(Text):
* * * * *

But that’s not all there is to look forward to from this quickly rising star. With another EP and a volley of new singles on the horizon, her musical journey of self-discovery seems to only be beginning. Luckily, Atwood Magazine got to sit down with her before liftoff to discuss her creative process, the conundrum of coming of age in LA, and the spiritual underpinnings of The Last Airbender of all things. Buckle in before she changes pop music as we know it.

Stream: “Take It or Leave It” – Chandler Juliet

Chandler Juliet Live © Jack Lue

Chandler Juliet Live © Jack Lue



A CONVERSATION WITH CHANDLER JULIET

Atwood Magazine: So why don't you start us at the beginning? When did you first start playing in writing music?

Chandler Juliet: I taught myself how to play guitar around age nine. I think I started writing pop songs on guitar just for my own expression and figuring out how to feel about things I was going through. Looking back now, it feels like that kind of expression has always been such a prevalent part of my life.

Deciding to be an artist and deciding to just fully go for that as my main passion kind of came out of the blue a little bit. I always wanted to be an actress and acting was my main thing for the longest time.

But then I worked at a camp this one summer and took care of the cabin of twelve-year-old girls. I was playing covers with them on a guitar, and one of them asked me if I ever wrote any of my own songs. I said, “Yeah, but I just don’t really perform them for anybody.” But I played them a song and they like screamed when I was done playing.

They were like, “Oh my god! Play it again! Play it again!” They learned the song lyrics to my song and then taught it to the other cabins. I would hear the kids singing my song all summer long. After that it was just like, okay, I think I have something here. I have a contagious songwriting ability. And it felt so good and so validating for the first time in my life to sing a song and hear these little girls singing it back to me. It was so crazy.

I came home that summer and started recording my songs. I kind of haven’t stopped since.



How would you say that growing up in La has affected you as a songwriter?

Chandler Juliet: Well, I think I only realized I grew up in LA couple years ago after I graduated college. Like, Oh wait, everyone else comes here, but I’m already here? Weird!

Now that I’ve really gotten involved in the music scene, the indie songwriting community, and the pop community out here over the past couple years, it’s all kind of come together. I know I’m not the only one going through all this. There really is a support system here even though it feels so massive and like you’re swimming against this sea of talent.

Growing up in a place like LA – which can be kind of detached and a little bit fast-paced – has really made me an independent person. That made me turn my music and writing songs as my escape.

Yeah, for being such a big city, LA can feel really isolating.

Chandler Juliet: Definitely. Elements talks a lot about those themes. I kind of recognized that I grew up in a very isolating place. Each of the four songs on that EP were speaking to that – the loneliness of that transition and how to de-stress from the rat race.

What do you find that stimulates you creatively?

Chandler Juliet: I think being creative is such a spiritual experience. I don’t just make music. I kind of treat everything I do as creating.

But it can be hard, you know? Sometimes you have writer’s block and things like that. Often I remind myself to write without editing and just have fun with it. I’m kind of a fun-loving person, and I want to hold onto that sense of joy when I start writing.

* * * * *

(Extracted entries):
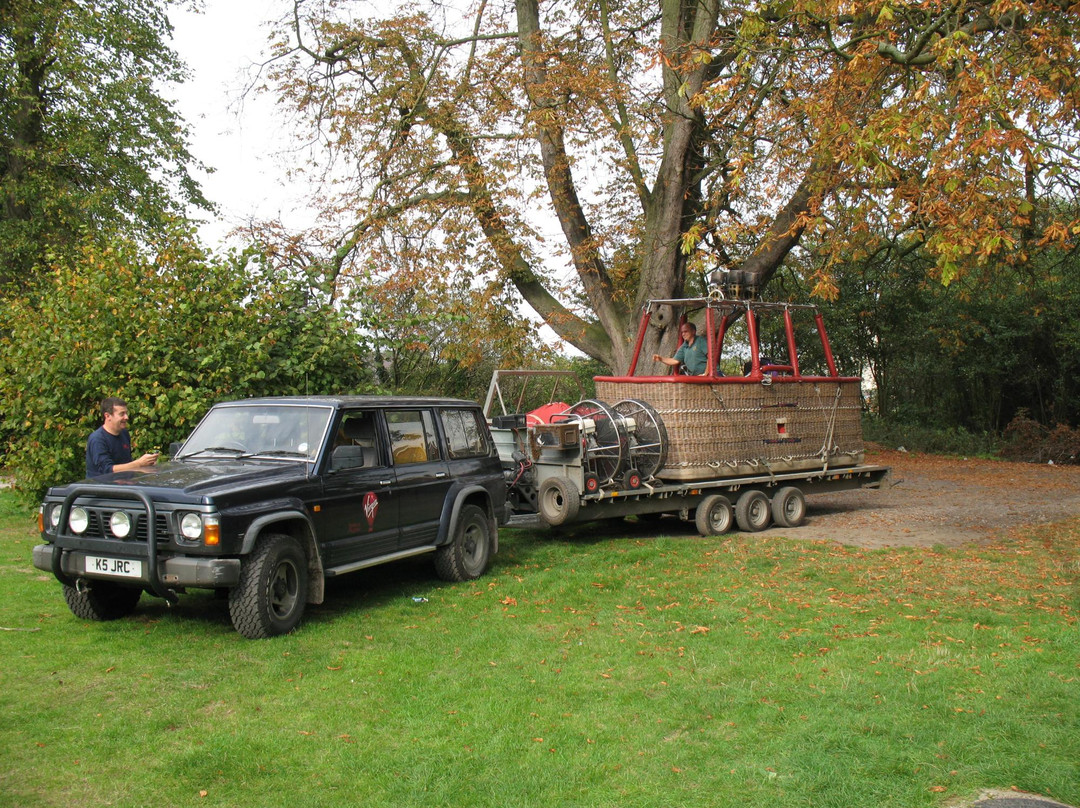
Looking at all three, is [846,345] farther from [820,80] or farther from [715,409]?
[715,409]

* * * * *

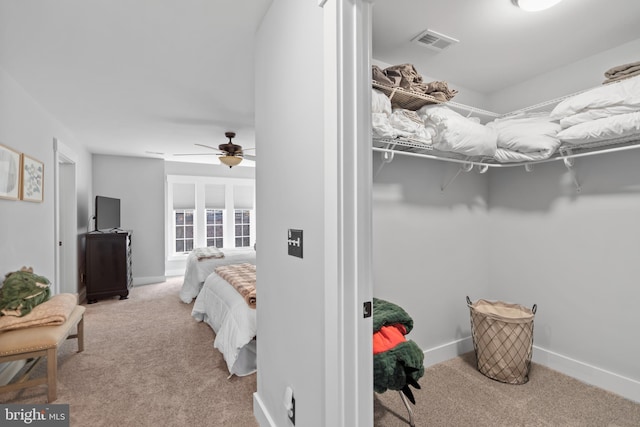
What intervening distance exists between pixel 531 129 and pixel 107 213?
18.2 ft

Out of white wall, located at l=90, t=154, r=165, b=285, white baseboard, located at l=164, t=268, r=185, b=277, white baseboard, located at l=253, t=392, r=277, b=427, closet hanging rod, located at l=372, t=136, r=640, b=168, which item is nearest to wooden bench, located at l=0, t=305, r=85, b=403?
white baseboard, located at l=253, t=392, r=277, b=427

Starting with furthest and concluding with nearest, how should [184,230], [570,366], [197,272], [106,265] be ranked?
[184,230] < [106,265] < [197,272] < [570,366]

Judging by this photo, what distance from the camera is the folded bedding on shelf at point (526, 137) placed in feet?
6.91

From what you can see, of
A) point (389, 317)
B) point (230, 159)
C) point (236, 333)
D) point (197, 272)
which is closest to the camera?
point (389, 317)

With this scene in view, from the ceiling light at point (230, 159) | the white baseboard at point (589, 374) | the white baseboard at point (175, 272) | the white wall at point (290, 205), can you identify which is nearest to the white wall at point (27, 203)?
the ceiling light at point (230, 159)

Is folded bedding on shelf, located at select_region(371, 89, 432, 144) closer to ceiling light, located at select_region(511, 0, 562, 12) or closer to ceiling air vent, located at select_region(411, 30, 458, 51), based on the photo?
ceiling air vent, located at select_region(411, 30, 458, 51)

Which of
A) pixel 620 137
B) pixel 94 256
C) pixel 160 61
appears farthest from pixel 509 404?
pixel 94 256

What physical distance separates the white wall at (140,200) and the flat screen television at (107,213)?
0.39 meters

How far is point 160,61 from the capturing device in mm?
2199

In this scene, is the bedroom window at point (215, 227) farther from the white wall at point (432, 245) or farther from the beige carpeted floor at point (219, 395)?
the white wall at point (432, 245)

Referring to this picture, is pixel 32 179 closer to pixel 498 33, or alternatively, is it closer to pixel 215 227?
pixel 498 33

* * * * *

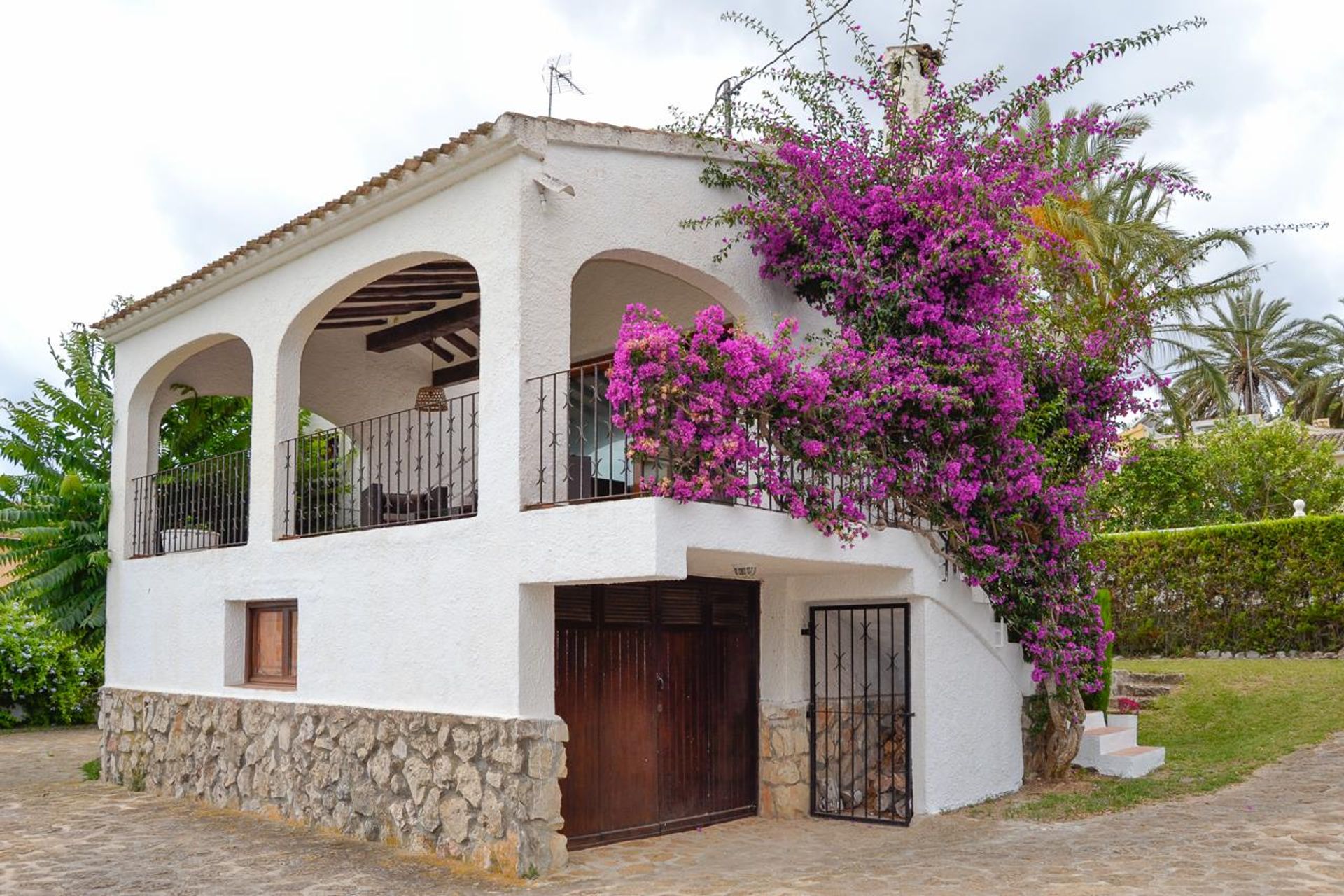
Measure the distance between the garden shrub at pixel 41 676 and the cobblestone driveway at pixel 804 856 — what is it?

* * * * *

(What is asked):
• A. List the topics that the introduction to the Chandler Juliet interview says Atwood Magazine discussed with her.
• B. According to the Chandler Juliet interview, around what age did she teach herself to play guitar?

(Final answers):
• A.
- Her creative process
- The conundrum of coming of age in LA
- The spiritual underpinnings of The Last Airbender

• B. Around age nine.